■ TRABALHO A FAZER ■
Prolongue o texto sobre os rituais de entrada em cavalaria, escrevendo a partir da última frase apresentada.

■ TEXTO SELECIONADO ■
As cerimónias descritas nestas vilas da Estremadura parecem corresponder, portanto, aos vestígios de um antigo ritual de entrada em cavalaria. A realização da cerimónia no mês de Maio, durante o qual se satisfaziam, por outro lado, as três libras da cavalaria, não deixa de recordar, com efeito, a época escolhida para os alardos concelhios e para o pagamento da antiga taxa de substituição do fossado, o morabitino de Maio. O carácter voluntário desta cavalaria de carneiro, muito evidente nos costumes de Arruda, também guarda alguma relação com a situação documentada na Estremadura durante os séculos XII e XIII, onde a cavalaria não tinha uma base censitária e o peão podia ascender de categoria, caso adquirisse um cavalo. A mesma homologia revela-se, ainda, na tradição de reservar ao alcaide um papel decisivo na recepção dos novos cavaleiros, tal como então se verificava nos concelhos de Lisboa e de Santarém. Segundo os costumes de Santarém comunicados ao Alvito, também cabia ao alcaide o direito a ser honrado pelo peão que queria ser arrolado entre os cavaleiros, embora o filho de cavaleiro estivesse dispensado de tal oferta, como sucedia na Arruda, e, quiçá, em Alcanede.
Talvez se possa aproximar destes testemunhos o ritual documentado em Tomar, a 3 de Abril de 1385, embora não seja certo que se tratem de cavaleiros de carneiro, quer pela ausência desta designação degradante, quer pelo facto de eles possuírem, pelo menos, uma arma ofensiva. Neste caso, a cerimónia tinha lugar por ocasião da boda do candidato a cavaleiro, o qual deveria então montar um cauallo cum hüa lança na maão e leuaua hüu alqueire de pam amasado e hüu cantaro de vinho e chegaua aa porta do castello da dicta villa e ferya com a lança em ella e dizia caualleiro quero eu seer E emtam leuaua o que hi staua por alcaide o dicto pam e vinho E se esto nom fizese auja ho alcaide de leuar delle a oytaua dos seus beens e se esto fizese nom auja delle de leuar nada. Quase todas as características atrás descritas se encontram aqui presentes, desde a isenção fiscal ao carácter público e voluntário da cerimónia, sem esquecer a data desta e as ofertas ao alcaide. Por tudo isso, não é de todo seguro que uma simples lança fosse capaz de os distinguir dos cavaleiros de carneiro, ou que pudesse identificá-los com os cavaleiros de quantia. De acordo com um artigo das Cortes de Elvas de 1361, estes últimos deviam possuir um equipamento militar bem mais caro e diverso, onde entravam diversas protecções do corpo e da cabeça, pelo que os cavaleiros de Tomar só com dificuldade se incluiriam entre os mais recentes cavaleiros de quantia.

[Entradas sobre a localização de coisas nomeadas]
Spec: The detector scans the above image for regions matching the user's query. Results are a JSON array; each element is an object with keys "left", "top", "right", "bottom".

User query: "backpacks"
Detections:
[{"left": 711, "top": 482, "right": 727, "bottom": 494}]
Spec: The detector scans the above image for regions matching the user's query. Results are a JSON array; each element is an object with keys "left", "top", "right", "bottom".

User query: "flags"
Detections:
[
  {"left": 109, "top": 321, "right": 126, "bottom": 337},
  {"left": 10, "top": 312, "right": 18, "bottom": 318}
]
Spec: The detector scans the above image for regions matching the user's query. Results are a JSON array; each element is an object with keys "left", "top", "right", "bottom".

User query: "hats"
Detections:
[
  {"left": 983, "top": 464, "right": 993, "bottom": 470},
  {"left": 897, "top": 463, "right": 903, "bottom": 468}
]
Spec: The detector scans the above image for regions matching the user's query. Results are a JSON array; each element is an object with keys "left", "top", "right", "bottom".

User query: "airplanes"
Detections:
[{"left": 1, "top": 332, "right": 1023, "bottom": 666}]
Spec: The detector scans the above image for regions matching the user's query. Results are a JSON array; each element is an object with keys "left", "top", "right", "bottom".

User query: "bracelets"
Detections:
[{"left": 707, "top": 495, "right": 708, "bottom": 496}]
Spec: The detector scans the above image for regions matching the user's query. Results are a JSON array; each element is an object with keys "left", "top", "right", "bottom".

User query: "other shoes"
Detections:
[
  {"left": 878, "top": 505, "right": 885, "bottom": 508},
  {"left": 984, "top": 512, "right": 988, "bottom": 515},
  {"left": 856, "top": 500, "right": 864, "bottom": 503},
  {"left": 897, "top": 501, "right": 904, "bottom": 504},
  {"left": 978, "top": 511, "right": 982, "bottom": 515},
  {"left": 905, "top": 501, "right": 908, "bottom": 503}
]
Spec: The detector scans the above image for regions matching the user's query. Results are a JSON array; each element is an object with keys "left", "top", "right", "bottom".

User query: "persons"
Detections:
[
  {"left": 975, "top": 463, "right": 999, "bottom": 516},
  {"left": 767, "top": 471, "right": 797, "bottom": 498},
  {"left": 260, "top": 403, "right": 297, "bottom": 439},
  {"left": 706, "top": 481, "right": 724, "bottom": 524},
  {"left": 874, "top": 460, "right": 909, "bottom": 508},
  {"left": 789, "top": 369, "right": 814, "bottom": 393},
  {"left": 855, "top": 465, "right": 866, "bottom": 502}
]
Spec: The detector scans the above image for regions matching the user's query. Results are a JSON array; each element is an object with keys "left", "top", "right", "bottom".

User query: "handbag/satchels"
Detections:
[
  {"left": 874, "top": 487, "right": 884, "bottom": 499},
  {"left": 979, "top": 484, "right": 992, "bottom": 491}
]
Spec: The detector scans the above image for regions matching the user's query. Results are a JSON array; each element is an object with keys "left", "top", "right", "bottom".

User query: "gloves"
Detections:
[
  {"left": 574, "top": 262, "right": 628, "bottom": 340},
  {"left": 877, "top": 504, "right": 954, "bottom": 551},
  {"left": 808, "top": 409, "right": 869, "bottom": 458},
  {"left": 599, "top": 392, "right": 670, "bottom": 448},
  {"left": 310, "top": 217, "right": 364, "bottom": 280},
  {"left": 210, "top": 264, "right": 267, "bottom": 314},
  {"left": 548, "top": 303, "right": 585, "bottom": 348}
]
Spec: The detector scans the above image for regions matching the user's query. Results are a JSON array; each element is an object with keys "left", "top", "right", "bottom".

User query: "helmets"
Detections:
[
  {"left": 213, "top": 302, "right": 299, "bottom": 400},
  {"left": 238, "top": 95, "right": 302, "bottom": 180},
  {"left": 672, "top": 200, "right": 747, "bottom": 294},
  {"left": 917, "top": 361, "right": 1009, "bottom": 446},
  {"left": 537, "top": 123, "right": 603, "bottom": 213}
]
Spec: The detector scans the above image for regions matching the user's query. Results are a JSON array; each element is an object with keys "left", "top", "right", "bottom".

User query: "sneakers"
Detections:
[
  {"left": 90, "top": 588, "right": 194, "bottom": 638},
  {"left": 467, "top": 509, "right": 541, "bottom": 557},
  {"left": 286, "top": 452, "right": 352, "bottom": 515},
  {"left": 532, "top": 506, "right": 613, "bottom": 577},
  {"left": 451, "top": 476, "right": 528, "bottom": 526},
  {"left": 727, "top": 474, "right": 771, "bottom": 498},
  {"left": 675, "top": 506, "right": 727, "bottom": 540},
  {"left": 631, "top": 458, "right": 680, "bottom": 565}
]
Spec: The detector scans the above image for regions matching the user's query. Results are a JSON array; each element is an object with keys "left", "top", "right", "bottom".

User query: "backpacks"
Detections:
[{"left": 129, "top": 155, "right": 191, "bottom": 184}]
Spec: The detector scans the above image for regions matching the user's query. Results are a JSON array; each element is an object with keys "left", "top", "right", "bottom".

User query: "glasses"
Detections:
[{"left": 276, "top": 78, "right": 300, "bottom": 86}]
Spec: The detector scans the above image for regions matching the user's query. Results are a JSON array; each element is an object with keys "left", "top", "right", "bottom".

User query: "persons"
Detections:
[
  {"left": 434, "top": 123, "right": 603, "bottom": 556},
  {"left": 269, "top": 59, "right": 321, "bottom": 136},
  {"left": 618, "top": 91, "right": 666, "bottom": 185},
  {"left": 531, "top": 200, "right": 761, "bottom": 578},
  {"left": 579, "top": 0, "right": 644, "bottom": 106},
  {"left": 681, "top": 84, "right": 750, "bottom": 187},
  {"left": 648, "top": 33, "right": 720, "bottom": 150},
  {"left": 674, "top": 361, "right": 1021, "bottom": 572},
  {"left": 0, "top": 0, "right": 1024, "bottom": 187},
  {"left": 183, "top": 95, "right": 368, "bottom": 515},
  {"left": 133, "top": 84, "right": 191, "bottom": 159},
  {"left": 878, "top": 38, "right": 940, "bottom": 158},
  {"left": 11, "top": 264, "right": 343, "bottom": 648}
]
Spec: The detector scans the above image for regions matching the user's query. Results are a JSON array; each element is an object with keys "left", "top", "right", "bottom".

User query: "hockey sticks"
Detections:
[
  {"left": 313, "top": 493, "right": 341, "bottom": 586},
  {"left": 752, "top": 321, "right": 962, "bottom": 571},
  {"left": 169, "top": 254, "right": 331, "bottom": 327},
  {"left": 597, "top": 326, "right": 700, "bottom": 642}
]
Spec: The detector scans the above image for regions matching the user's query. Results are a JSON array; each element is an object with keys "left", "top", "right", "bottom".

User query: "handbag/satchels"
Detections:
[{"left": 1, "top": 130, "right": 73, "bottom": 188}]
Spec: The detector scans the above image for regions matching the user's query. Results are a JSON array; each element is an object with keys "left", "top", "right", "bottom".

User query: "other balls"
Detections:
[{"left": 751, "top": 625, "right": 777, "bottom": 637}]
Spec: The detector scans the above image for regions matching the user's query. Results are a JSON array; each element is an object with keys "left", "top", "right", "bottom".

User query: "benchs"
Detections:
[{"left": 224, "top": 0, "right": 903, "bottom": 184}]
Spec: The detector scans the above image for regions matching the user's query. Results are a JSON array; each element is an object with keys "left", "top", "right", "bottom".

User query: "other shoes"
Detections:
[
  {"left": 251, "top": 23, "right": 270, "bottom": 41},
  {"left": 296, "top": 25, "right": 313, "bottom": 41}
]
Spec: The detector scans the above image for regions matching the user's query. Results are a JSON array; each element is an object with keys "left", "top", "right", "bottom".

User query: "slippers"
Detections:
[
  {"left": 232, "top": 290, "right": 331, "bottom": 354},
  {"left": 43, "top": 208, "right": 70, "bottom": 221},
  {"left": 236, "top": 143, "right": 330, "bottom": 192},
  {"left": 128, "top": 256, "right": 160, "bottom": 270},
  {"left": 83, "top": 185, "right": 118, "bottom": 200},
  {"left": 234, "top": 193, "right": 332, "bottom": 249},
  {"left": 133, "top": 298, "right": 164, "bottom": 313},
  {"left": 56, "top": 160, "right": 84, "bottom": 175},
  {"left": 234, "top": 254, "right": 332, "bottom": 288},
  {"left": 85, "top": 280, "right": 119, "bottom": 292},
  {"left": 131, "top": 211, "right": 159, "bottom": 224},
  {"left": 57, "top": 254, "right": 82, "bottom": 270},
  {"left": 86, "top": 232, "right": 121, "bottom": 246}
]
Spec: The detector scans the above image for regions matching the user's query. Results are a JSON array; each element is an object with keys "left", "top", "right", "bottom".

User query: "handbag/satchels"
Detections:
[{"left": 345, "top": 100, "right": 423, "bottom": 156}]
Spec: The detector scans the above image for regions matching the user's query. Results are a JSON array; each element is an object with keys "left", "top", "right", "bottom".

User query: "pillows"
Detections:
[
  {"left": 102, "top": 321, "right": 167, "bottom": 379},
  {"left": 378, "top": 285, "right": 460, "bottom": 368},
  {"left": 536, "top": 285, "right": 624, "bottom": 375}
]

■ RESPOSTA ESCRITA ■
Os cavaleiros de carneiro e de costume parecem ser, portanto, os herdeiros remotos da antiga cavalaria vilã da Estremadura. Mas essa herança também se alterara, entretanto. Em termos gerais, perdera-se a memória da prestação de um serviço militar e a honra do cavaleiro dependia agora do pagamento de uma taxa de substituição. A degradação do estatuto fôra ainda maior em Alcanede, onde aquela taxa se satisfazia em géneros e mal se distinguia dos outros foros, enquanto o ritual de entrada em cavalaria perdera boa parte da sua dimensão pública, sem que se transformasse, contudo, numa cerimónia doméstica e familiar. Nas suas vilas de origem, os cavaleiros guardavam intacta a honra e a isenção fiscal, mas a sua cavalaria dizia-se agora de carneiro, de tarraço, ou de costume, vendo-se qualificada com termos um pouco enigmáticos e degradantes, talvez porque se perdera o costume de entregar um carneiro em substituição do fossado, como em tempos acontecia nalgumas vilas castelhanas dos séculos XI e XII. De qualquer modo, essas designações pouco prestigiantes da sua cavalaria não deixavam de reflectir, afinal, a degradação do seu estatuto pessoal, para lá dos limites da vila onde viviam e moravam». In Luís Filipe Oliveira, Os cavaleiros de Carneiro e a herança da cavalaria vilã na Estremadura. Os casos de Arruda e de Alcanede, Instituto de Estudos Medievais, Faculdade de Ciências Sociais e Humanas, Universidade Nova de Lisboa, Revista Medievalista, ano 1, número 1, 2015, ISSN 1646-740X.